May 20, 2019 / 8:52 AM / 5 months ago

Européennes: Bannon n'a "aucun rôle" dans la campagne, dit le Pen

PARIS (Reuters) - Marine Le Pen a réfuté lundi tout rôle de l’Américain Steve Bannon, ex-stratège de Donald Trump, dans la campagne du Rassemblement national aux élections européennes de dimanche.

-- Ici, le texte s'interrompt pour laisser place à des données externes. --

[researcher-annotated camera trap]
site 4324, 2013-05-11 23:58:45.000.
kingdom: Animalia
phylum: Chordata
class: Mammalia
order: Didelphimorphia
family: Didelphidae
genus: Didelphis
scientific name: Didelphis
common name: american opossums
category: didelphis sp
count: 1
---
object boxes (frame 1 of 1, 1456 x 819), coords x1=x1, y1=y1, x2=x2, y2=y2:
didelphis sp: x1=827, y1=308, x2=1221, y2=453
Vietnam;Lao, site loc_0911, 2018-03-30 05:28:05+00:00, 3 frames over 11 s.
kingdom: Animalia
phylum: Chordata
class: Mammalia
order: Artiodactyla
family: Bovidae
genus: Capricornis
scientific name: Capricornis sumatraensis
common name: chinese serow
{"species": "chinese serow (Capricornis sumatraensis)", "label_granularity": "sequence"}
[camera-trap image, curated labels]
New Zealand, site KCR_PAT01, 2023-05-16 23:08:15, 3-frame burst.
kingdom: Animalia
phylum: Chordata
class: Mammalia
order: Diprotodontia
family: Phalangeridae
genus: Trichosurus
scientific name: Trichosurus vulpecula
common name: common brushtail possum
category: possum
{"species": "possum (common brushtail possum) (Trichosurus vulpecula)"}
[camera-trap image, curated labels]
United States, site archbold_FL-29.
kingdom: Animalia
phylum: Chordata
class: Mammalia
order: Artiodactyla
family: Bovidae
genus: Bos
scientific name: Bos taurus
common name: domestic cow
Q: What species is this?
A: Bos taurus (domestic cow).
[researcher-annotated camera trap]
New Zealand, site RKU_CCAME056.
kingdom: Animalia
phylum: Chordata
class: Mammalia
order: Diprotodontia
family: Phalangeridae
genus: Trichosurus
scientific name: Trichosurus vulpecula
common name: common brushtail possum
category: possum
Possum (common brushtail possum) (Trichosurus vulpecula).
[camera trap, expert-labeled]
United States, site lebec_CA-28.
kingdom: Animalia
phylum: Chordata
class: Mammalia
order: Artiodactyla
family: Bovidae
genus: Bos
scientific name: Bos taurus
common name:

Marine Le Pen a réfuté lundi tout rôle de l'Américain Steve Bannon (à gauche sur la photo), ex-stratège de Donald Trump, dans la campagne du Rassemblement national aux élections européennes de dimanche. /Photo d'archives/REUTERS/Pascal Rossignol

La présence en France de l’idéologue controversé, qui séjourne dans un palace parisien, est devenue ce week-end un sujet de campagne, La République en marche (LaRem) dénonçant l’influence qui lui est prêtée sur le parti d’extrême droite.

“Il n’a aucun rôle dans la campagne”, a déclaré, sur franceinfo, Marine Le Pen, qui dit avoir appris la venue de Steve Bannon par la presse.

“Il est à Paris pour des affaires puisqu’il est en train de vendre une de ses sociétés à une grande banque française, donc ça n’a strictement rien à voir avec la campagne”, a poursuivi la députée du Pas-de-Calais.

Sa formation ne s’est jamais cachée d’entretenir des contacts informels avec ce “populiste” revendiqué, congédié de la Maison blanche en août 2017, notamment via le député Louis Aliot et l’ex-député UMP Jérôme Rivière.

Sur franceinfo, la présidente du RN a dit l’avoir rencontré pour la dernière fois il y a trois mois environ.

“Nous nous sommes rapprochés pour deux raisons de Steve Bannon, d’abord parce que c’est un conseiller politique qui est remarquablement intéressant”, a-t-elle justifié. Par ailleurs, “nous nous sommes rapprochés de lui car c’est un ancien financier et nous cherchions une banque européenne pour pouvoir trouver un financement”, a ajouté Marine Le Pen.

Le RN a également sollicité son expertise en matière de levée de fonds, a-t-elle encore dit.

Invité de BFM TV à la même heure, Steve Bannon s’est présenté comme un simple “observateur”.

Dimanche, ministres et responsables de LaRem ont accusé leur principal adversaire d’être sous la coupe des Etats-Unis de Donald Trump mais également de la Russie de Vladimir Poutine - un procès nourri par le scandale russe éclaboussant le FPÖ, allié autrichien du RN.

“Complotisme”, a rétorqué Marine Le Pen, dénonçant une “accusation (...) totalement folle, qui démontre la panique en réalité de la campagne En marche, d’une violence tout à fait inouïe, qui viserait à faire croire que nous sommes des agents américains”.

Dans les sondages, la liste conduite par Nathalie Loiseau au nom de La République en marche (LaRem) et du Modem et celle du RN, emmenée par Jordan Bardella, sont au coude-à-coude, un peu au-dessus de 20% des intentions de vote, avec un léger ascendant en faveur de cette dernière.